_PROBLEM DETAILS_
Please retype the lines of the listing below exactly, everything from the line containing "Among the things" down to the end of the listing, and leave the pictures out of your copy.

Listing from a spatial question set
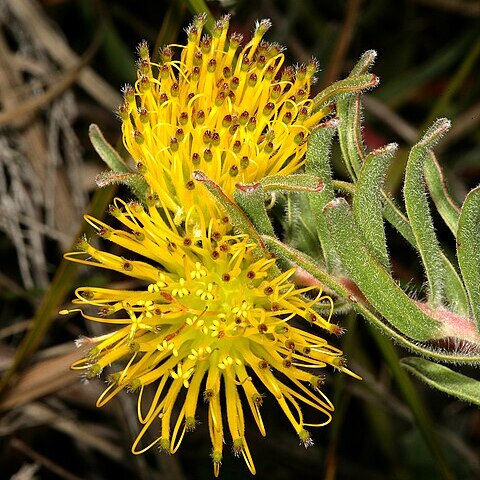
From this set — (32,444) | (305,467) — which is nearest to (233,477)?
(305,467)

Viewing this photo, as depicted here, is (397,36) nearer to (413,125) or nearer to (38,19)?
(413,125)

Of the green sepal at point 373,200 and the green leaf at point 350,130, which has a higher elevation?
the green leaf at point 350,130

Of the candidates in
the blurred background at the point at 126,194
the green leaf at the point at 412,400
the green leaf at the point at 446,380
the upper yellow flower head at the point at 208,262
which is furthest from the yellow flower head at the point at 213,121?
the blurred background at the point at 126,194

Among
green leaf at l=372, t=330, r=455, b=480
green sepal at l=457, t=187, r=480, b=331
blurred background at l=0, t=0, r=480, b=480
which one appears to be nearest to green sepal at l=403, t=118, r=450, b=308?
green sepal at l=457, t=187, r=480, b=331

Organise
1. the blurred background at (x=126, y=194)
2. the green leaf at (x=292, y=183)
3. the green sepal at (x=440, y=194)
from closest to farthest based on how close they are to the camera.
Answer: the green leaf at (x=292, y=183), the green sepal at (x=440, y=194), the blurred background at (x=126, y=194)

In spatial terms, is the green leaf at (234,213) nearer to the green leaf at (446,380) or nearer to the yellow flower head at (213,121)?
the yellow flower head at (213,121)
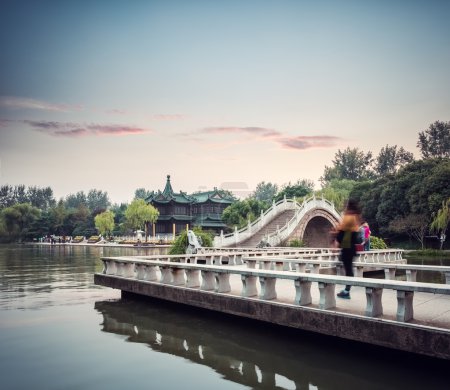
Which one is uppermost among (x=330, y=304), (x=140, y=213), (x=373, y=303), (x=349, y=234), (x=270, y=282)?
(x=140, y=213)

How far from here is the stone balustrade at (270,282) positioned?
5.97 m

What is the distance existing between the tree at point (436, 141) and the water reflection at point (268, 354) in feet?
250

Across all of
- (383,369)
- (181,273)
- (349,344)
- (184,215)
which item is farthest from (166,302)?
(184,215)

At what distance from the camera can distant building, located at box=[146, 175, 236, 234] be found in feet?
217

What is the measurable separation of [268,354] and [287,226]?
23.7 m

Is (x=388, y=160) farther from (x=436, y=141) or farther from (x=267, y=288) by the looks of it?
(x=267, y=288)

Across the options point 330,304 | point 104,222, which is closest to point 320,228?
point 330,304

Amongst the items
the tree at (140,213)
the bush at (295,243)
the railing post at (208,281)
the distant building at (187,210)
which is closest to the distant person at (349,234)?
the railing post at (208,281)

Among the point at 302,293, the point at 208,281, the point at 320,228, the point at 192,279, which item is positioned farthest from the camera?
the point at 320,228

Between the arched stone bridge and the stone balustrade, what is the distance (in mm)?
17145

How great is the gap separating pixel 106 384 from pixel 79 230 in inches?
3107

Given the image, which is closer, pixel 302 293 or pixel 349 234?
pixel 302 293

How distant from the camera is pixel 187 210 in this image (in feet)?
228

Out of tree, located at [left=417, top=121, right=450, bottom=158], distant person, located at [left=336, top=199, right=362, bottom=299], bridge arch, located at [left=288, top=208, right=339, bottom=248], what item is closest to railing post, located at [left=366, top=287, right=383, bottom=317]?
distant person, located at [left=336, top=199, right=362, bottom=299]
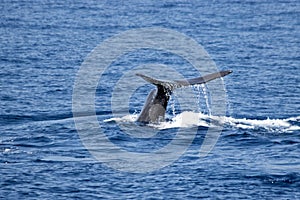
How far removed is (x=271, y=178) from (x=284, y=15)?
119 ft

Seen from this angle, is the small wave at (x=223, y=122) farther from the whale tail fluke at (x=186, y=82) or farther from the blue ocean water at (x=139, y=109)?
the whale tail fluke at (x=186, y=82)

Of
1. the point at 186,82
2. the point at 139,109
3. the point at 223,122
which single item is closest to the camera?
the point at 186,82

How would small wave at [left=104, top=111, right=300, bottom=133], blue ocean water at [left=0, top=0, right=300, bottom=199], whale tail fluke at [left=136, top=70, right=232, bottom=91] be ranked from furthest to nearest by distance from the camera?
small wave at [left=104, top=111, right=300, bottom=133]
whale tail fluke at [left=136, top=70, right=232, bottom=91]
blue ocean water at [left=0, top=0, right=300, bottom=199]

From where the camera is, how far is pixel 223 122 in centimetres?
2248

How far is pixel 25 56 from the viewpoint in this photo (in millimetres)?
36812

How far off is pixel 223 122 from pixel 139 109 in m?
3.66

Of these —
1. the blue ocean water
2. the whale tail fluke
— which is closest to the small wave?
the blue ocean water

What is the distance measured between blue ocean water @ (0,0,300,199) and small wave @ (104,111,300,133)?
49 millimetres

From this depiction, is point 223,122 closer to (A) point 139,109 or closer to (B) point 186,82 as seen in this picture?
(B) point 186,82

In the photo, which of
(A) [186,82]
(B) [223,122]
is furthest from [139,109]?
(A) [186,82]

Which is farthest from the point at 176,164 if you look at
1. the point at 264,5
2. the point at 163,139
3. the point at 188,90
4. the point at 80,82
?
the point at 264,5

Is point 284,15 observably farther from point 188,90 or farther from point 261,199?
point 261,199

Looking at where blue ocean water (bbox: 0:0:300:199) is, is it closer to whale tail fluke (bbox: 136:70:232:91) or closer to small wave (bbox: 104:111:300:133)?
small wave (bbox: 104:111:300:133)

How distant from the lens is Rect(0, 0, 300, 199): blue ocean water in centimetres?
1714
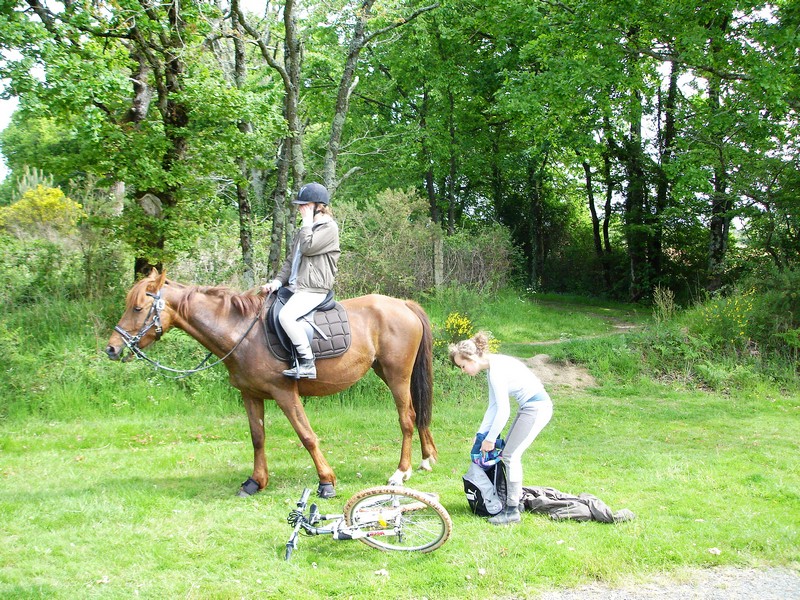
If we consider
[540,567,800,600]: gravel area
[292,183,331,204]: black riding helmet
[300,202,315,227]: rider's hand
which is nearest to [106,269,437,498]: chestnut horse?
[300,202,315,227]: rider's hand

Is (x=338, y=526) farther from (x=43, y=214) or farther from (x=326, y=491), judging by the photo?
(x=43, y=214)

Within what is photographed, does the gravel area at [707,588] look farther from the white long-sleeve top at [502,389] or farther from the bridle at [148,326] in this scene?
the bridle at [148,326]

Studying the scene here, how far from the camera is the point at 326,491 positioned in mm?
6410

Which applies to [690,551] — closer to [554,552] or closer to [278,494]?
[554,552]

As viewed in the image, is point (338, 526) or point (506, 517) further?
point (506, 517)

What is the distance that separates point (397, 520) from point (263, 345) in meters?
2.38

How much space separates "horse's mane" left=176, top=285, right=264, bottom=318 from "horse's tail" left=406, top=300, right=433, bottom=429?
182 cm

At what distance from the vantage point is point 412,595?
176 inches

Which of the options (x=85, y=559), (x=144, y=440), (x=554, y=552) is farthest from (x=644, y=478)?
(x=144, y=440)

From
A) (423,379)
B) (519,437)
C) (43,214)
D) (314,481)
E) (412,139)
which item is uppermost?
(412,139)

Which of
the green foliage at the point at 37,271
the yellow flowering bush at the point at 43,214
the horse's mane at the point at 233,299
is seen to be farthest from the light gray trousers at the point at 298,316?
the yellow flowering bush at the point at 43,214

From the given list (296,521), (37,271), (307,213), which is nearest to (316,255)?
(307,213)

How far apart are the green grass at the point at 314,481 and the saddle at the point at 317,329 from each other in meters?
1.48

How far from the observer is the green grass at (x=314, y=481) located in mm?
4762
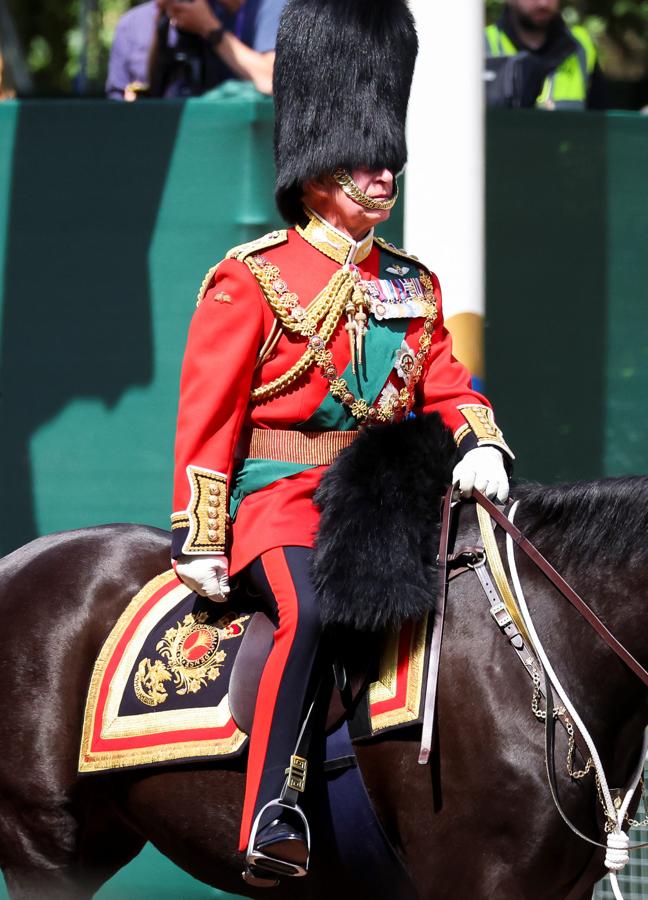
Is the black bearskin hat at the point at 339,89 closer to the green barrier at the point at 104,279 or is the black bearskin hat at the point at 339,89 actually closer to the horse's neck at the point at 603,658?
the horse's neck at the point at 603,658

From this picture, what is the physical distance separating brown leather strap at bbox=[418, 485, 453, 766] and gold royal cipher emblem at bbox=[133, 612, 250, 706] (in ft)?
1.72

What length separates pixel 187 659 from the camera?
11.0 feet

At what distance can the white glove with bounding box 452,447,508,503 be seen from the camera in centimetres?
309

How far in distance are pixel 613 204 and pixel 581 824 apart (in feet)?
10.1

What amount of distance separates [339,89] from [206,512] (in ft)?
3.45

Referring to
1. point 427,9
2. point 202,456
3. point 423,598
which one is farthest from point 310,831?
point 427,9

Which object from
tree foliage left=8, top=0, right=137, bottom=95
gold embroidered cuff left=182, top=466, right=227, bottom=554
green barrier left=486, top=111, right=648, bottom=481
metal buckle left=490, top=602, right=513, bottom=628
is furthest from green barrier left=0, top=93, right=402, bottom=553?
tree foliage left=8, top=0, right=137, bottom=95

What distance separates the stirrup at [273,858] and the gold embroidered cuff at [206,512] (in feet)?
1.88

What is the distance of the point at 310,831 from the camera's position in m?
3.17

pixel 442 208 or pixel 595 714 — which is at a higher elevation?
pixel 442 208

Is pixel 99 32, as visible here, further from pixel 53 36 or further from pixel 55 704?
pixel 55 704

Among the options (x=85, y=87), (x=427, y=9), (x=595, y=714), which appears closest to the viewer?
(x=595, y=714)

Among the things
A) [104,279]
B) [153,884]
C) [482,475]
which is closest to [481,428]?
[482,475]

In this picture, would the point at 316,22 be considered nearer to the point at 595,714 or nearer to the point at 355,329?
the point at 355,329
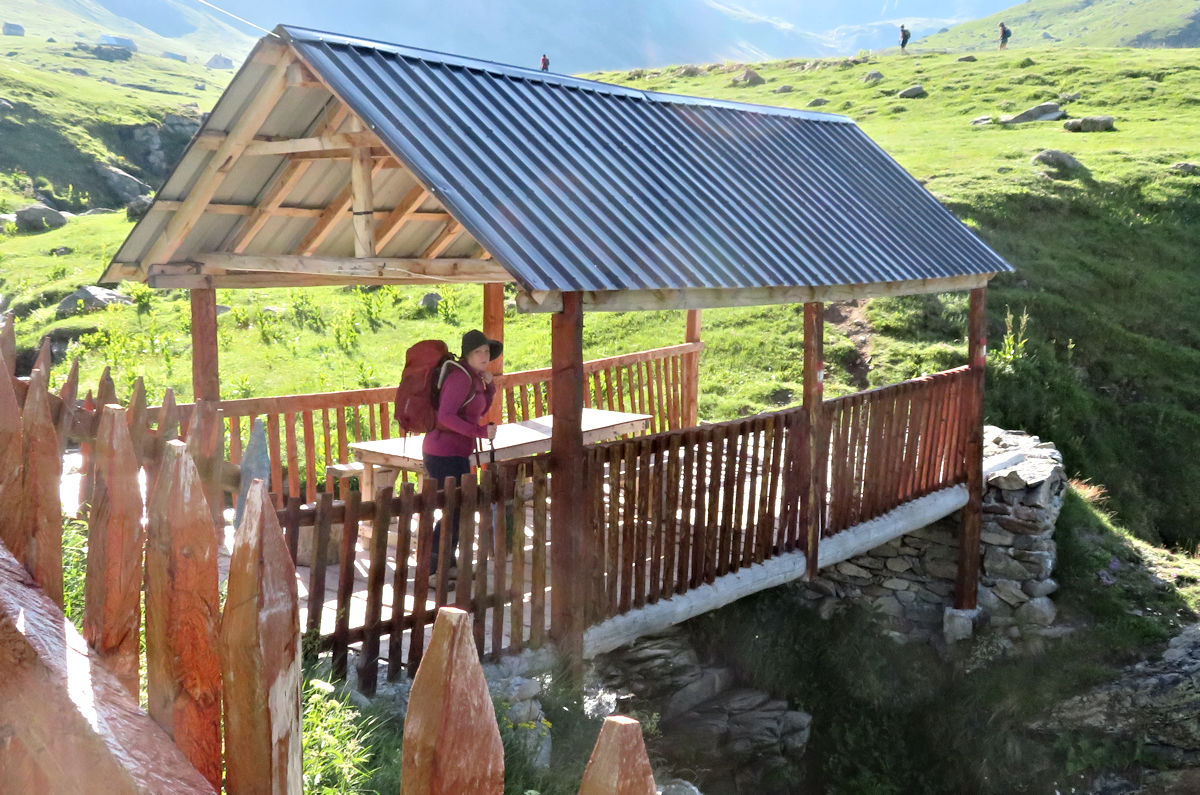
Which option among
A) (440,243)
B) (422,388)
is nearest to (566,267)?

_ANSWER IN FULL_
Among the things
A) [104,279]
B) [153,884]
C) [482,475]
which is closest to [481,428]?
[482,475]

In this picture, would the point at 316,22 be considered nearer to the point at 595,714 or nearer to the point at 355,329?
the point at 355,329
Which option among
A) (440,243)
B) (422,388)
is nearest to (566,267)?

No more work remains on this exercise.